Mercy Hospital in Coon Rapids, which also has a campus in Fridley, was one of the busiest during the recent surge. Its ICU was at 100% capacity for each of the five weeks during the fall surge, according to reports made to the federal government.
"We had some of the highest overall COVID patient volume throughout the state," said Dr. Ryan Else, Mercy's vice president for medical affairs. "It was challenging for several weeks."
Many of the hospitals in the state are part of larger parent systems, which can comprise large facilities that provide specialized and critical care, community hospitals, and free-standing surgical and urgent care facilities.
Most systems used their networks to manage their patient populations across their facilities.
"We were able to level the load a little bit in the system by having some of the community hospitals take care of COVID patients," said Dr. Mark Sannes, an infectious disease specialist and HealthPartners' senior medical director.
About 25% of the system's COVID-19 patients remained in HealthPartners community hospitals in Minnesota and western Wisconsin, a strategy that was developed with the first surge of coronavirus in the spring.
Back then, HealthPartners topped out at 105 COVID-19 patients. In the fall, the peak was 232.
"The peak even exceeded some of what we thought the worst-case scenario might have been," he said.
As part of St. Cloud-based CentraCare, Carris Health, which has hospitals in Willmar and Redwood Falls, would try to send patients to the system's flagship hospital.
"A lot of times it took a while to find a place," said Firkins Smith. If there were no critical care beds in St. Cloud, "then we would be looking at the Twin Cities or outside Minnesota."
But having available beds was just one limiting factor. So much virus was spreading in November that many health care workers fell ill from it or had to quarantine because of a high-risk exposure. Those who were parents sometimes stayed home to care for sick children.
"The combination of the high number of people needing hospitalization and our staffing needing to be out made for a very challenging November," said Myster.

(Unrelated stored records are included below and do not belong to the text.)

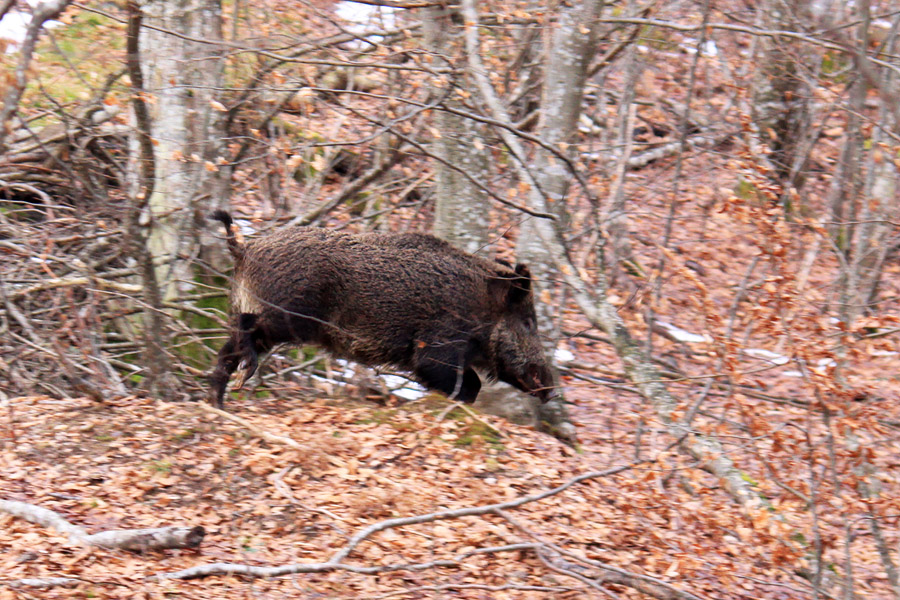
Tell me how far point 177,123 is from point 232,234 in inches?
63.3

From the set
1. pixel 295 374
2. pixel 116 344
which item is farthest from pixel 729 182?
pixel 116 344

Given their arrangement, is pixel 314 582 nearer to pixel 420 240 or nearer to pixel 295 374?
pixel 420 240

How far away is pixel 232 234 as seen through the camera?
679cm

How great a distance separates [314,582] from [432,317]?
294cm

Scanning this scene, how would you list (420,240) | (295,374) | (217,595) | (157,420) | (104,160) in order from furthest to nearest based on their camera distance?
(104,160), (295,374), (420,240), (157,420), (217,595)

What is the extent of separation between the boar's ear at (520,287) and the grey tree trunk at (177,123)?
276 cm

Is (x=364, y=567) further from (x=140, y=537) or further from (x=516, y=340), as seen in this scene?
(x=516, y=340)

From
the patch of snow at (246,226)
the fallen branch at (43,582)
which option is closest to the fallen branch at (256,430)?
the fallen branch at (43,582)

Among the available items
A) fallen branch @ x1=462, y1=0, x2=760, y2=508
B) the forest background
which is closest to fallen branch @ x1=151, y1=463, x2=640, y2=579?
the forest background

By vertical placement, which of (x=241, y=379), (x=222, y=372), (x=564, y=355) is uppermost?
(x=222, y=372)

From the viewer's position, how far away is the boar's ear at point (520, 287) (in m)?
7.25

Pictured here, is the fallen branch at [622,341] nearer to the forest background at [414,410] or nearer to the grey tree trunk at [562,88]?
the forest background at [414,410]

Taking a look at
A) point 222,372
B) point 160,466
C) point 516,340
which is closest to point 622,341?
point 516,340

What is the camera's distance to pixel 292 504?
17.9 ft
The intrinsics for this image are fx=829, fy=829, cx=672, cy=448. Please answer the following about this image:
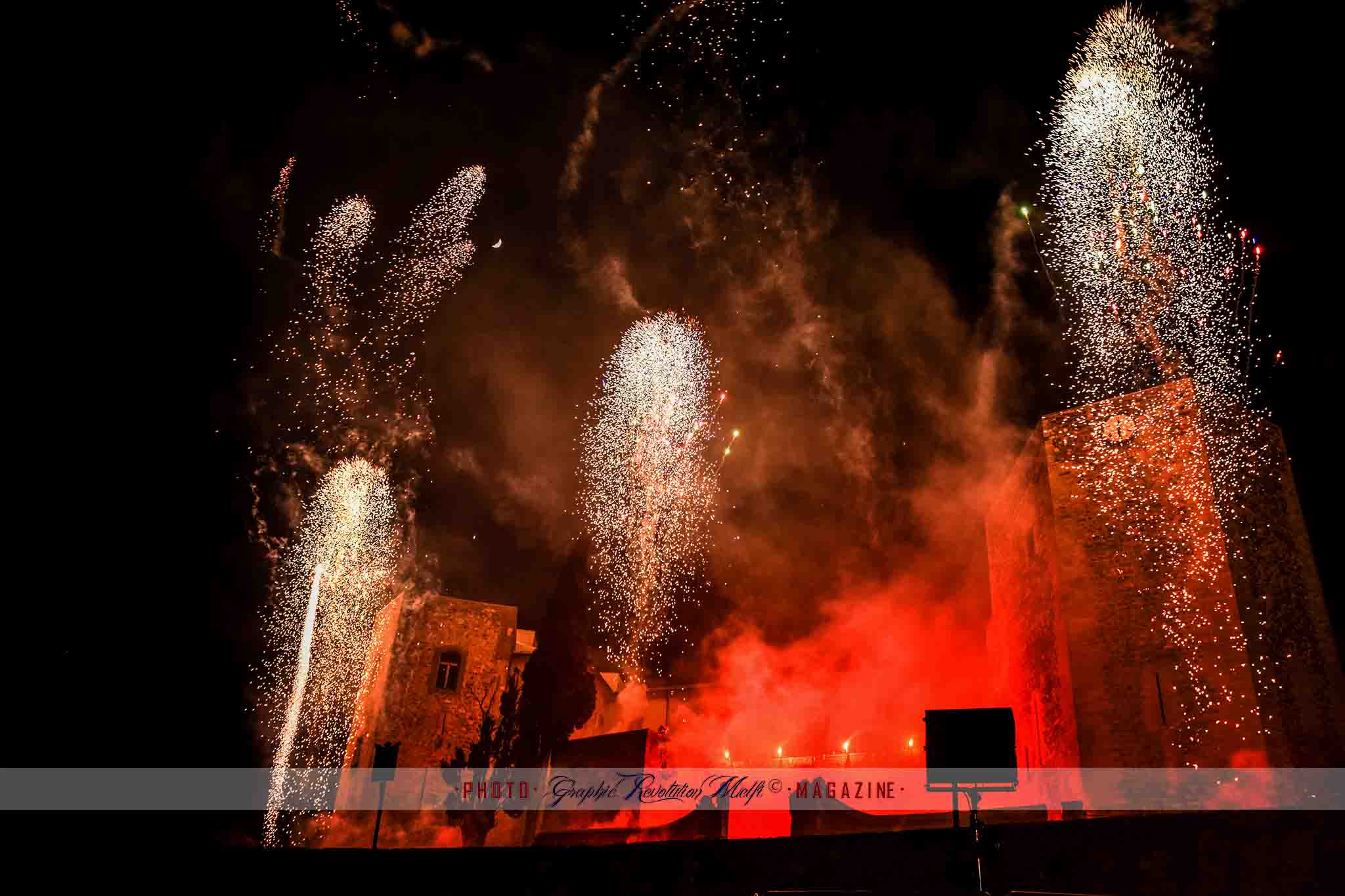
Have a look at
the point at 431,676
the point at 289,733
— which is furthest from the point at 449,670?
the point at 289,733

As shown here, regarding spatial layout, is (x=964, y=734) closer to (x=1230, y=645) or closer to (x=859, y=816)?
(x=859, y=816)

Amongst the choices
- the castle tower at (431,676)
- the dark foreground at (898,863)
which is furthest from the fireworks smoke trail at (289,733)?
the dark foreground at (898,863)

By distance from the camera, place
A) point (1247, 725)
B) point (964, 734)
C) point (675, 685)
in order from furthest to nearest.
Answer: point (675, 685), point (1247, 725), point (964, 734)

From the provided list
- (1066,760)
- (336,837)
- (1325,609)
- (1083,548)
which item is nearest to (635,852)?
(1066,760)

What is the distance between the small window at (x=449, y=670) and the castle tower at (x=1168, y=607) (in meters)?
15.8

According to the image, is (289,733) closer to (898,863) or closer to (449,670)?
(449,670)

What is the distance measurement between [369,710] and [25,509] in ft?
33.5

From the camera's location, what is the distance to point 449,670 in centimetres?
2495

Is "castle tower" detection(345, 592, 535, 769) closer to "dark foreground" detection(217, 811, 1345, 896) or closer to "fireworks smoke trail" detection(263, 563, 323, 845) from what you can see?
"fireworks smoke trail" detection(263, 563, 323, 845)

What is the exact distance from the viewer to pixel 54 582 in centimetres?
2514

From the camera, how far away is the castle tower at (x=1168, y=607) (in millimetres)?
14609

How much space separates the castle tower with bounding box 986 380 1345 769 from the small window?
15.8 m

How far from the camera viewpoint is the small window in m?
24.7

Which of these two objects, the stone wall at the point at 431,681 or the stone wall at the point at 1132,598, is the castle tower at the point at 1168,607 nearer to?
the stone wall at the point at 1132,598
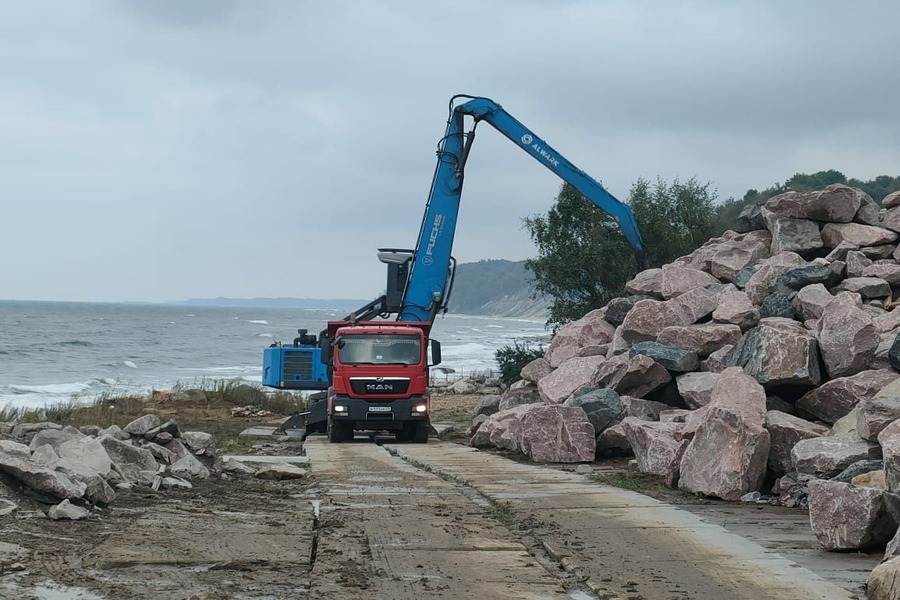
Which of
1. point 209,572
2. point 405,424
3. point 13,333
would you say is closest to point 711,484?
point 209,572

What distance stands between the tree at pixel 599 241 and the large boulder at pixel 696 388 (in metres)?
13.8

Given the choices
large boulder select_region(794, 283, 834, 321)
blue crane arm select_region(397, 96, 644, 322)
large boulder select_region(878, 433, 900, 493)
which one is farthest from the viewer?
blue crane arm select_region(397, 96, 644, 322)

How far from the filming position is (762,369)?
14.9 meters

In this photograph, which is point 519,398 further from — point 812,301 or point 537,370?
point 812,301

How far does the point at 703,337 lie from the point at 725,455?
19.4 ft

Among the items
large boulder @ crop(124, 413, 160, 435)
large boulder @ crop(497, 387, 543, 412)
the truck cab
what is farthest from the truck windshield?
large boulder @ crop(124, 413, 160, 435)

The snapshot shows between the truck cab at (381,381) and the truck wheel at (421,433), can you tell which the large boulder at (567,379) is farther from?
the truck wheel at (421,433)

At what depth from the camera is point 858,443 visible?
35.8 ft

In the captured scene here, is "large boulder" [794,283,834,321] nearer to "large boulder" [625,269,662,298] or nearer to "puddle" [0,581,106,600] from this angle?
"large boulder" [625,269,662,298]

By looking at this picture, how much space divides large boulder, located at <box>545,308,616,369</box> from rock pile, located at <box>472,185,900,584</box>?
0.03m

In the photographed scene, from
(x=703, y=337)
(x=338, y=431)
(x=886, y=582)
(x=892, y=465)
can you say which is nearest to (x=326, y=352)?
(x=338, y=431)

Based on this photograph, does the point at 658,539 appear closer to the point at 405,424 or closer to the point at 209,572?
the point at 209,572

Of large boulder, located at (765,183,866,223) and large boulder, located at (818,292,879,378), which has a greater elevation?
large boulder, located at (765,183,866,223)

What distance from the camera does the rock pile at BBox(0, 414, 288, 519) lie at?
9883 millimetres
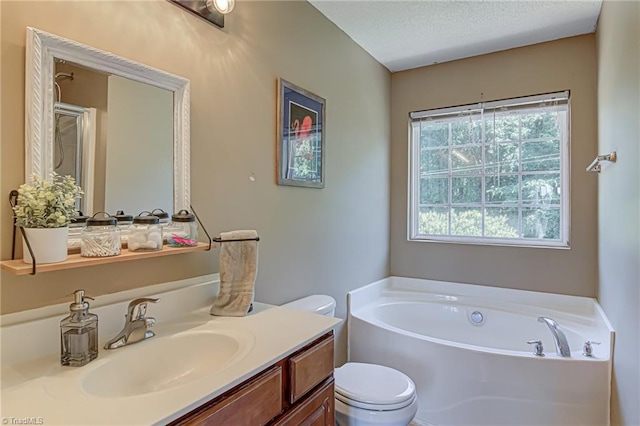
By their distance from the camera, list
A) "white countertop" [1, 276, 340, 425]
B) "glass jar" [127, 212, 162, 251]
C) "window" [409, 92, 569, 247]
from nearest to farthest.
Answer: "white countertop" [1, 276, 340, 425], "glass jar" [127, 212, 162, 251], "window" [409, 92, 569, 247]

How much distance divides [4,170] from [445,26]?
2.51m

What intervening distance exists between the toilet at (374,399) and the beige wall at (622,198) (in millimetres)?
870

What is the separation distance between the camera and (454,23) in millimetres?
2398

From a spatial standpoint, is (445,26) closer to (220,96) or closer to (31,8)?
(220,96)

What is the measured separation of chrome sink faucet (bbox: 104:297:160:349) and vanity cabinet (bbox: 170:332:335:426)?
0.42 meters

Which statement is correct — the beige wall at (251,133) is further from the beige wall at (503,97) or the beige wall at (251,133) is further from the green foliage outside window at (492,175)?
the green foliage outside window at (492,175)

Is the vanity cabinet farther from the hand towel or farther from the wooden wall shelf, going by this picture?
the wooden wall shelf

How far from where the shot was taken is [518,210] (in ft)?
9.37

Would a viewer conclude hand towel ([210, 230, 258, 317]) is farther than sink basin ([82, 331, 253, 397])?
Yes

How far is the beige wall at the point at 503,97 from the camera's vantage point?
101 inches

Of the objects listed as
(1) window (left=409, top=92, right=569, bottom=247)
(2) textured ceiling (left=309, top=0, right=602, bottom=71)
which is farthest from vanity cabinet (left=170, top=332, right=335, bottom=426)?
(1) window (left=409, top=92, right=569, bottom=247)

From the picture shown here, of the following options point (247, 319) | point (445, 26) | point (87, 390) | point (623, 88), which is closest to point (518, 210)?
point (623, 88)

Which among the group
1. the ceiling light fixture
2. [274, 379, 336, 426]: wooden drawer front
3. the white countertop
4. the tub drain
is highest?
the ceiling light fixture

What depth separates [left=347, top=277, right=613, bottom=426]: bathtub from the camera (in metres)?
1.93
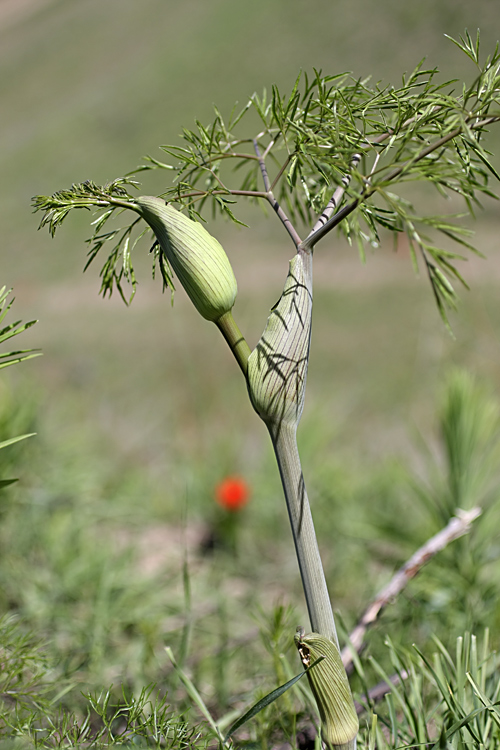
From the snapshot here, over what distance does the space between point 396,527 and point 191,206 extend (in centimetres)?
59

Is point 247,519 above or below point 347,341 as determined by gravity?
below

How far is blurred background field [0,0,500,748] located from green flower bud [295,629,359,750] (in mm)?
143

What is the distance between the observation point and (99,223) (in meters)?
0.26

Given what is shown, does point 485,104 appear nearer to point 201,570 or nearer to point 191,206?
point 191,206

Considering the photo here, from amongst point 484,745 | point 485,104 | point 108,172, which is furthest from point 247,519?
point 108,172

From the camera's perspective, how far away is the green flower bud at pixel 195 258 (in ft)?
0.77

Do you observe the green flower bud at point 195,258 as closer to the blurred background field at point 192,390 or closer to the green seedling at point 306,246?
the green seedling at point 306,246

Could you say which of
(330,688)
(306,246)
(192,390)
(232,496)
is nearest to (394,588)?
(330,688)

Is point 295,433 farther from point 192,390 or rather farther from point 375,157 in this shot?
point 192,390

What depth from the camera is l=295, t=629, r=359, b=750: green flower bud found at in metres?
0.24

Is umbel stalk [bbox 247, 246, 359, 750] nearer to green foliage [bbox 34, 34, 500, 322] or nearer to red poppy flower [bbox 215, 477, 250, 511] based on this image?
green foliage [bbox 34, 34, 500, 322]

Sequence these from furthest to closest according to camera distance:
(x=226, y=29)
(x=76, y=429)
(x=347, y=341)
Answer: (x=226, y=29) → (x=347, y=341) → (x=76, y=429)

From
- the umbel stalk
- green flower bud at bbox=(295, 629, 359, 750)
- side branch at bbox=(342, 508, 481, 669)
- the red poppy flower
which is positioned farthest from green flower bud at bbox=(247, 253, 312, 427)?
the red poppy flower

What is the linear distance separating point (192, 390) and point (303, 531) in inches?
38.4
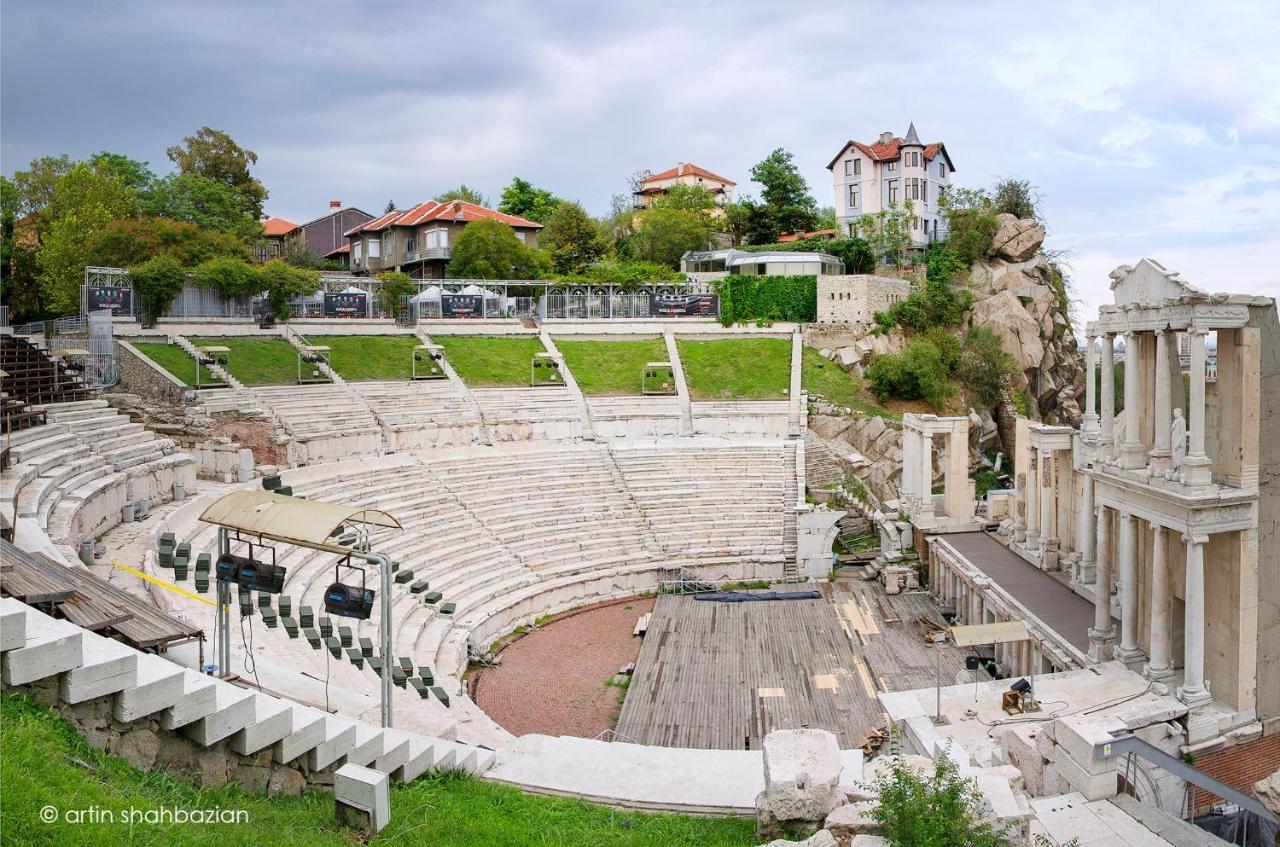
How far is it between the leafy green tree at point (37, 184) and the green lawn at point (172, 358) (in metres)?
17.6

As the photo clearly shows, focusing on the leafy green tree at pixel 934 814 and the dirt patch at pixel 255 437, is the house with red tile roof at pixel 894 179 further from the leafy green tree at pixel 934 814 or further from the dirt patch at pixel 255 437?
the leafy green tree at pixel 934 814

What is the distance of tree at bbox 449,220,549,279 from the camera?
2105 inches

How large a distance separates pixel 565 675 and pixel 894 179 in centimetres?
4764

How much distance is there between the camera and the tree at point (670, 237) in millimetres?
57906

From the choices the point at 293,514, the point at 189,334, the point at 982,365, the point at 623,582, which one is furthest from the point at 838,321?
the point at 293,514

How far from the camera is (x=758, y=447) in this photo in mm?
34781

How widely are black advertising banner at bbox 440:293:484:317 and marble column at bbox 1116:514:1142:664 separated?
3412cm

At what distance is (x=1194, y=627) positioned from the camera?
16000 millimetres

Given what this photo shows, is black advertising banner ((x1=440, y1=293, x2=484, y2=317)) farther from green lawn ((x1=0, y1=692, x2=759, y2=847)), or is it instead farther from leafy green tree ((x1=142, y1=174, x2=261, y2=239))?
green lawn ((x1=0, y1=692, x2=759, y2=847))

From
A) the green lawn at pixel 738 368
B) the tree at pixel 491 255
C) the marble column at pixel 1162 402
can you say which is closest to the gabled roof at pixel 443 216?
the tree at pixel 491 255

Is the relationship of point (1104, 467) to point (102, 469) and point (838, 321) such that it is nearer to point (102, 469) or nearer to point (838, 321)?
point (102, 469)

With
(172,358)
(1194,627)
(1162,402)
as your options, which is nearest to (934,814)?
(1194,627)

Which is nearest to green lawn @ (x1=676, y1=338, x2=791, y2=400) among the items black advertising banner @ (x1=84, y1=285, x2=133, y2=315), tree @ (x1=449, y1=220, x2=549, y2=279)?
tree @ (x1=449, y1=220, x2=549, y2=279)

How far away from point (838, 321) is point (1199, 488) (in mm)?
32039
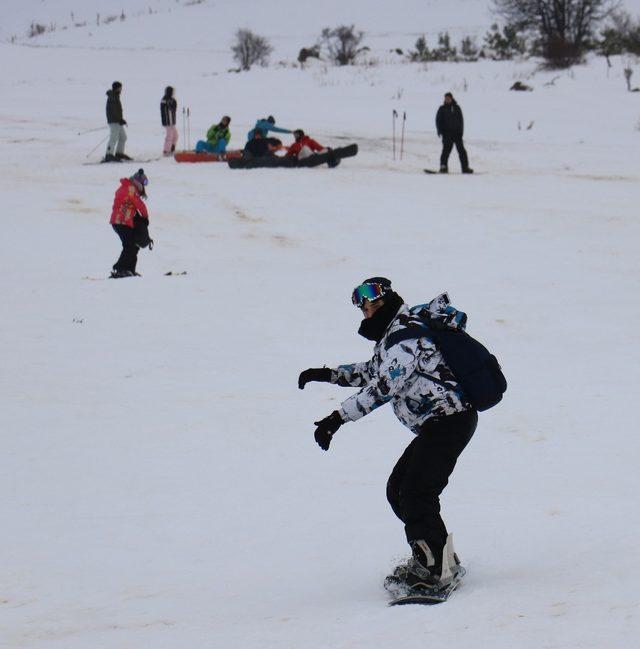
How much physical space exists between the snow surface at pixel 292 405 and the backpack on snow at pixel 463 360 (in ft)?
2.71

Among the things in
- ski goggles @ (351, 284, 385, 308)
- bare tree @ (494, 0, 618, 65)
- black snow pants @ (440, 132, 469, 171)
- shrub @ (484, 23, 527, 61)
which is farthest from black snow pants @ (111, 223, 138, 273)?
shrub @ (484, 23, 527, 61)

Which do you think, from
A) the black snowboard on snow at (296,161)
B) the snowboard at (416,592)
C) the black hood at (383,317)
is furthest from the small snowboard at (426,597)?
the black snowboard on snow at (296,161)

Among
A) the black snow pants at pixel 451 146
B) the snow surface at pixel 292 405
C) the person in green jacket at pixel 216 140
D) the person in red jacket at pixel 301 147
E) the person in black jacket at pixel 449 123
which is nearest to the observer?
the snow surface at pixel 292 405

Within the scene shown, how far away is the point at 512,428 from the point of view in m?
7.23

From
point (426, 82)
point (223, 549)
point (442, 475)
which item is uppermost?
point (426, 82)

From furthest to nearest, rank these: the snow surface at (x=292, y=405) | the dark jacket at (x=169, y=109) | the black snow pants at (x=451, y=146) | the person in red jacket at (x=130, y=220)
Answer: the dark jacket at (x=169, y=109) → the black snow pants at (x=451, y=146) → the person in red jacket at (x=130, y=220) → the snow surface at (x=292, y=405)

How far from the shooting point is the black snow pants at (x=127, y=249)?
11.6m

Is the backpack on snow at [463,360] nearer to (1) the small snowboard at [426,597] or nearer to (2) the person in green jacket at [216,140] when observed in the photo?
(1) the small snowboard at [426,597]

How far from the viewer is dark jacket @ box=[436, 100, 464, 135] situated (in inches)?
711

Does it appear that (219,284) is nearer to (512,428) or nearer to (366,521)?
(512,428)

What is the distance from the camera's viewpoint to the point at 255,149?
62.3 ft

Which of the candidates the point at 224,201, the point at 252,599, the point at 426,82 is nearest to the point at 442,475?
the point at 252,599

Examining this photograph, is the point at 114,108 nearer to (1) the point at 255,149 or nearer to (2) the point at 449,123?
(1) the point at 255,149

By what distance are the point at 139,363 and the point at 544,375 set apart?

Front-line workers often were asked to take on additional shifts, or intensive care nurses would pair up with other nurses to staff the ICU beds, Myster said. Hospitals also called in nurses from staffing agencies.
The state's Critical Care Coordination Center, or C4, also helped manage the crisis.
"With the C4, hospitals partnered together in ways that we really hadn't done in the past," Else said.
Hick said each day presented a different set of options on where to transfer patients, depending on the number of ICU and non-ICU beds available.
Some patients that normally would be sent to intensive care were sometimes admitted to other units.
"During the weeks when we got really tight, those patients were going to intermediate care … but it was the best we could do under the circumstances," he said. "We certainly had to think really carefully about how we use the resources, and right now we are back to much more of a conventional status.
"I hope that we are through the worst of this and am more optimistic starting the new year here than I was a month or six weeks ago."